## STATED TASK
Using the excerpt on extract class refactoring, explain in one to three sentences why the approach can help software engineers carry out extract class refactoring efficiently.

## EXCERPTED PASSAGE

Structural and Semantic Information-based Approach : Approaches based on both structural and semantic information are as follows:

“Automating extract class refactoring: an improved method and its evaluation” : Bavota et al [10] approach analyzes a class that need refactorings to detect groups of methods which are considered strongly and closely related for the creation of new class. The new class is expected to have higher cohesion and small increase in coupling value than the original class. For such class, the approach automatically apply extract class refactoring to fix the identified bad smell by suggesting appropriate way to split the initial class, while also finding appropriate classes number that can be created. To identify where refactoring is needed, the technique employed a two-steps clustering algorithm that depicts graphical representation. It starts by parsing the class to be refactored to construct a class method-by-method matrix to identify pair of methods likely to be in same class. Moreover, the information obtained at that stage is used to identify the chain of methods after removing irrelevant structural or semantic associations between them from the graph based on certain threshold. Lastly, the identified chain are merged using a threshold called minLength to identify extracted classes considered to be trivial. To assess its performances, the approach was empirically evaluated using 5 Java open source software systems. In the first instance, it was artificially assessed using 50 Masters Students to evaluate the impact of the refactoring operations on OO software systems’ cohesion and coupling. Secondly, 15 Masters Students refactored 11 classes that have been previously extract class refactored by the real developers in different versions of the systems. The results obtained showed the approach strongly increases the cohesion and slightly increases the coupling of the refactored class. Consequently, it can assist software engineers to carry out extract class refactoring efficiently.

Records of spatial reasoning questions:
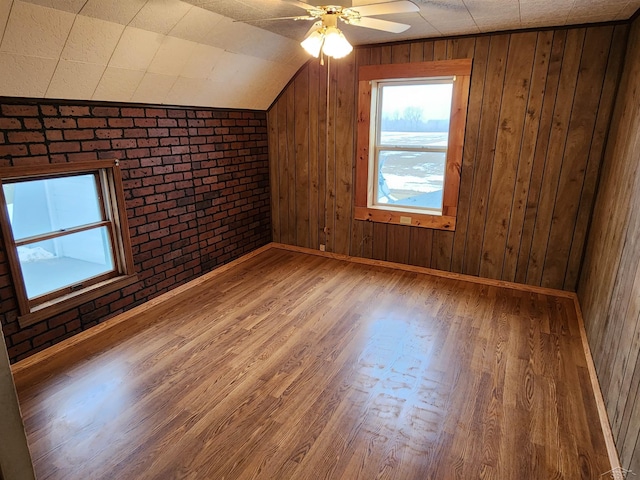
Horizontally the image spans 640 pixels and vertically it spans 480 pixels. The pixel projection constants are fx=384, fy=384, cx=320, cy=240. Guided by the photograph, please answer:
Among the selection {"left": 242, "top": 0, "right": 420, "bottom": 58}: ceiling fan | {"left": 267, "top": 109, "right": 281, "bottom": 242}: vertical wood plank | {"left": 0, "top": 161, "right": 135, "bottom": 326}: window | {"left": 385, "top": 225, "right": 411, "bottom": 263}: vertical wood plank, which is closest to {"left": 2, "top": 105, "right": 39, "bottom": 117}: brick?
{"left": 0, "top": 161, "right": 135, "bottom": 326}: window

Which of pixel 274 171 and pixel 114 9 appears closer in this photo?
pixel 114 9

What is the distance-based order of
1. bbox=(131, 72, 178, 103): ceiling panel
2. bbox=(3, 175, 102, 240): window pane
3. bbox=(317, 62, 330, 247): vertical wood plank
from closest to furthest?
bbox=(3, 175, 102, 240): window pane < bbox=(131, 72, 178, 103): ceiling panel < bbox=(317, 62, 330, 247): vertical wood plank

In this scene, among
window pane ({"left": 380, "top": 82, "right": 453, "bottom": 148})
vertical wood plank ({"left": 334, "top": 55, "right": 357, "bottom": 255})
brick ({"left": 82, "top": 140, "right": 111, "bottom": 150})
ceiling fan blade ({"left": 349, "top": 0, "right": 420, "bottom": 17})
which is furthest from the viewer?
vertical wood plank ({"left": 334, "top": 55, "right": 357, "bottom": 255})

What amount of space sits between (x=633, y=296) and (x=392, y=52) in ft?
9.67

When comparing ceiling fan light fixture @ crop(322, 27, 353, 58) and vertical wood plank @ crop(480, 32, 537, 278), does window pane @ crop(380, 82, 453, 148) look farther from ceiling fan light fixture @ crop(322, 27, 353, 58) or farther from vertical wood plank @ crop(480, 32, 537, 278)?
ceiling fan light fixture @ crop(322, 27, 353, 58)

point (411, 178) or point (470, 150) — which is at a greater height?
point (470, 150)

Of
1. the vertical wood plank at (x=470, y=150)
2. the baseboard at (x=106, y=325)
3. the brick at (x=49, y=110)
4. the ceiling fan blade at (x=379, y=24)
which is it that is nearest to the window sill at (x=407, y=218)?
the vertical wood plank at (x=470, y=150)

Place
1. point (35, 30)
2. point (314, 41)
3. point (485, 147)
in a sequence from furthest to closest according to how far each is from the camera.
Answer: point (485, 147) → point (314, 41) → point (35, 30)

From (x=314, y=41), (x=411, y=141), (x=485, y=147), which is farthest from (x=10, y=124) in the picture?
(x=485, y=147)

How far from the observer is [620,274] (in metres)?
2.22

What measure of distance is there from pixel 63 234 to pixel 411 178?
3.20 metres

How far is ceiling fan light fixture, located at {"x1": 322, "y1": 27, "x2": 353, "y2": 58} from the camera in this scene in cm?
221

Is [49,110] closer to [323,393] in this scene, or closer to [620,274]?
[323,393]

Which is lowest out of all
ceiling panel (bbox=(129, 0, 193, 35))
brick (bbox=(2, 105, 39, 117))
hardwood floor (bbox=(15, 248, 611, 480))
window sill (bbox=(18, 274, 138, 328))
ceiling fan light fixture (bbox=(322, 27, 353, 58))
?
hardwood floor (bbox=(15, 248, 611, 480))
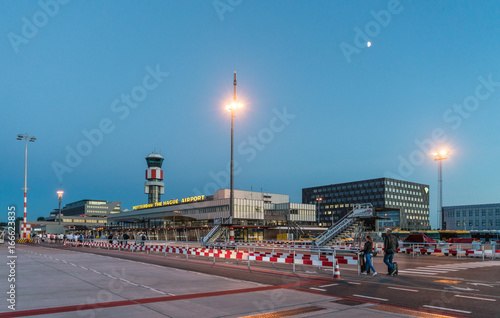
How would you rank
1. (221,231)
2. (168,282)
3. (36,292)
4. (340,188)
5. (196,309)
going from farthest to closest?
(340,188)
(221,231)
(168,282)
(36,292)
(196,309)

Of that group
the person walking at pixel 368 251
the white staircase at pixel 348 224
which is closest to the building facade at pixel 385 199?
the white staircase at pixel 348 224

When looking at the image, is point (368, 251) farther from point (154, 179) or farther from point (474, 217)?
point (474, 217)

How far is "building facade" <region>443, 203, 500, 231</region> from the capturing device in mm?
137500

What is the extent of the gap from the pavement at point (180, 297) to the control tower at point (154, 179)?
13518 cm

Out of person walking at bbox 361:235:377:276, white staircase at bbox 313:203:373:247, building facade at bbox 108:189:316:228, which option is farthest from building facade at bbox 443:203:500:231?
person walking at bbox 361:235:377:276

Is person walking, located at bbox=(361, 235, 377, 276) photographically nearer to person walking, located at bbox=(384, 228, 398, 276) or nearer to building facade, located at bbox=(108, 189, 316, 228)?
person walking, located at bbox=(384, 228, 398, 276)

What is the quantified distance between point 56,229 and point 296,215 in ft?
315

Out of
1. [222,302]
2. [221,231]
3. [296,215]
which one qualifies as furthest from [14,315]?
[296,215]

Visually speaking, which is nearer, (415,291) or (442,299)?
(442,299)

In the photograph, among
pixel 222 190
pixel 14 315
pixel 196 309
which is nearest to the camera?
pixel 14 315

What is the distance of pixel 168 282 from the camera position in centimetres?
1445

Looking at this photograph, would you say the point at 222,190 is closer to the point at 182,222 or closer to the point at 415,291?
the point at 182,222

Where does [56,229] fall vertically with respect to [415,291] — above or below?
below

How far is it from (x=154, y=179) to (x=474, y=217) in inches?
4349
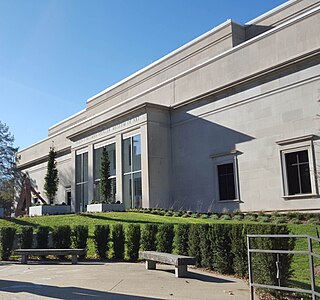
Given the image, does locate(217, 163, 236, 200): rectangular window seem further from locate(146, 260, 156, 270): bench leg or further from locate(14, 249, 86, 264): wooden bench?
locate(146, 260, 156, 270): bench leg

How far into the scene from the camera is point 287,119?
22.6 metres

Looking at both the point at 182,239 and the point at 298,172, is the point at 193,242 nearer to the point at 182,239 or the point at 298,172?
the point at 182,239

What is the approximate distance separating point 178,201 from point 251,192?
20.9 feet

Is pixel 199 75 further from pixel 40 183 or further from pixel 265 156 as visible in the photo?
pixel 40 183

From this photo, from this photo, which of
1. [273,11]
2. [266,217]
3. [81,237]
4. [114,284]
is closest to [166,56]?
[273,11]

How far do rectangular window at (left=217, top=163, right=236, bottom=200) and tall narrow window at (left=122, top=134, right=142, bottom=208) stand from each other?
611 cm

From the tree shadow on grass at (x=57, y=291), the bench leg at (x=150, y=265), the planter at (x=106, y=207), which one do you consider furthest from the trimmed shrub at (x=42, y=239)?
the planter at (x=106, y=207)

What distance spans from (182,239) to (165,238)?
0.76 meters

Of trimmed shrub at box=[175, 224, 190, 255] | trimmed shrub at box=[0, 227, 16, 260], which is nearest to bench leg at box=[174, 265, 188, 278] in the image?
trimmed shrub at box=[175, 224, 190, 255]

## WRITTEN ANSWER
The results showed that the approach strongly increases the cohesion of the refactored class and only slightly increases its coupling. The excerpt gives this outcome as the reason the approach can assist software engineers in carrying out extract class refactoring efficiently.